I have a friend.
A best friend.
We met for lunch today.
It was our usual post FMEA lunch we do.
But I knew this one would be different.
Because since April our relationship has been different.
Now I had made it to the restaurant early and found myself on the phone with a friend from college. And it was a great conversation... and at the end there were tears as I told her the details of John's death she had been unaware of. I guess there are still many who don't know. Which bothers me. How can my friends talk to me and move through many conversations and not know exactly what happened to John. That would be something I would HAVE to know. I mean, what do they THINK happened is what gets me.
Anyway, conversation ends and I hang up. I cry. Wipe tears.
Best friend walks in...
We sit. Order our drinks and then we say our words.
Except she has the floor.
She mentions how we have been distanced from each other since John's death. True.
She mentions how I am bitter. True
She also brings up things that in my mind... I am unaware of. sort of. I mean, I figured it happens sometimes... but she really lays it down.

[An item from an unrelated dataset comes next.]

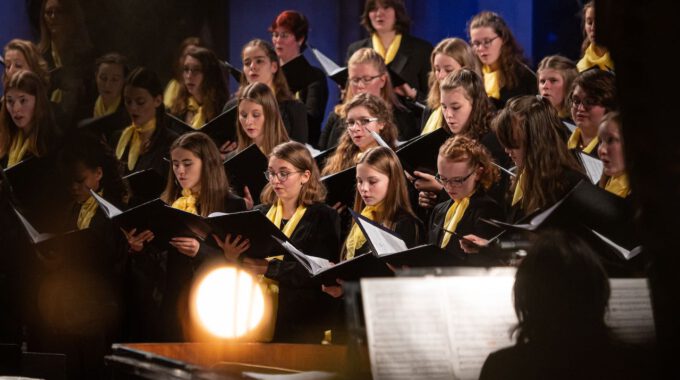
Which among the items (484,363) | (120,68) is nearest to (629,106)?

I'm mean. I'm distant. I don't ask about anyone else's lives.
And Im floored.
And I crying and sobbing.
This cannot happen.
I refuse to lose my best friend.
Why?
Because I love her. Because I need her. Because she fills in the gaps of what I am missing. Because she makes me laugh. Because she was there for everything. Because she is one of the best friends you could ever ask for. Because I honestly CANNOT live without her. And because I know that John would hate for us to lose our amazing relationship because he left Earth.
John loved her and cared for her.
He always made sure her and I kept a strong relationship.

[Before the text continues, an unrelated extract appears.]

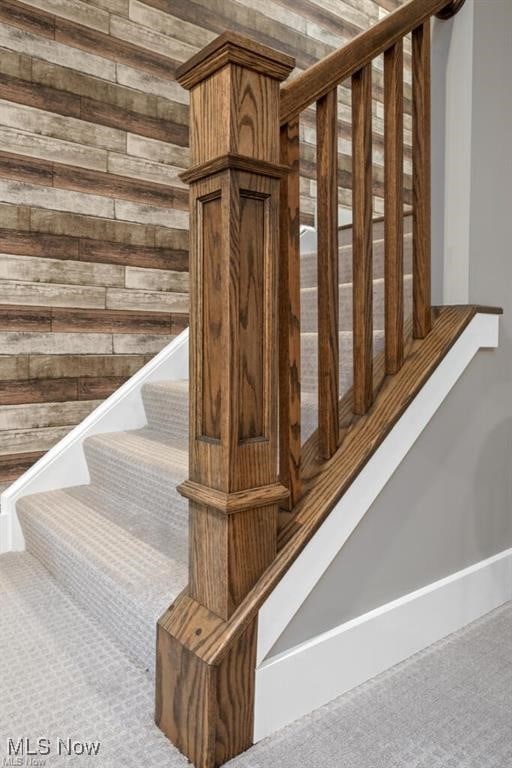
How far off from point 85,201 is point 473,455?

It was important to him that I never lose those bonds.
And now I know why.
Because one day.... when you least expect it... you could lose your John.
And all you have left are those friends. Those anchors.
That keep you in place during a strong tide of your life.
And God help you if you lose those friendships during your relationship. And what a lonely road to walk alone.
But I will not.
Because she will not let me.
And neither will others.
Valentines Day two years ago I made a collage for her... and a quote... that I never knew would have the immense relevance that it does today...
"Walking with a friend in the dark is better than walking alone in the light."
And then I wrote: "To a friend I would walk with in light or darkness."
Because it's true.
And now here I am. In my darkness.
And she is still walking with me.
And I could have lost her.
But she chose to stay the course and help me.
And when I gave her that... I didn't expect for the darkness to come to my life so suddenly. I was perfectly happy walking in my light. But luckily I still had her then... and many others.
I just don't want to lose people because I scare them away.
Because I am not pleasant.
Because I am rude or bitter.
Please allow me to cry. Please listen to my stories about John. Please know that I am doing everything in my power to live day to day without breaking down.
Getting out of bed has been a big feat!
But forgive me, everyone, if I had done or said something stupid.
Because the last thing I want to do is lose you.
I could always use a hand to hold while I was in this darkness.
2 comments:
My best friend told me...the week after...when I was still too reeling too walk properly...that she could not handle her own problems and mine too. That she could not be a friend to me in my grief. And I have not heard from her since.
I miss her. I miss our friendship. Sometimes I think of calling her, but what would be the point?
I hope that your friends are bigger people.
I'm sorry to hear that your friendships have suffered. Its frustrating for me when people don't understand. Reading this made me frustrated for you too. Grief is complicated. We deal with it how we can. It doesn't have anything to do with the worthiness of others in our lives. Grief is about the relationship between the bereaved and the deceased. Friends and family are invaluable in helping us through the darkness, in whatever capacity they can. Sometimes that means giving space...Sometimes it means holding on tighter. It just depends on what demands grief is placing on the bereaved one at the time. And when others don't understand what that is like - those uncontrollable pulls and tugs that grief imposes - then sometimes there is no choice but to let go. Not because you WANT to, but because you can't keep holding on...You don't have the strength. But make no mistake...those people who hold on when you can't, will be that much more valued when the wave of grief subsides. And God forbid, they should find themselves in a similar situation one day. But if they do, you will be the one holding on to them extra tightly. Because you know how much they need it. Because you've been there. And frankly, it sucks.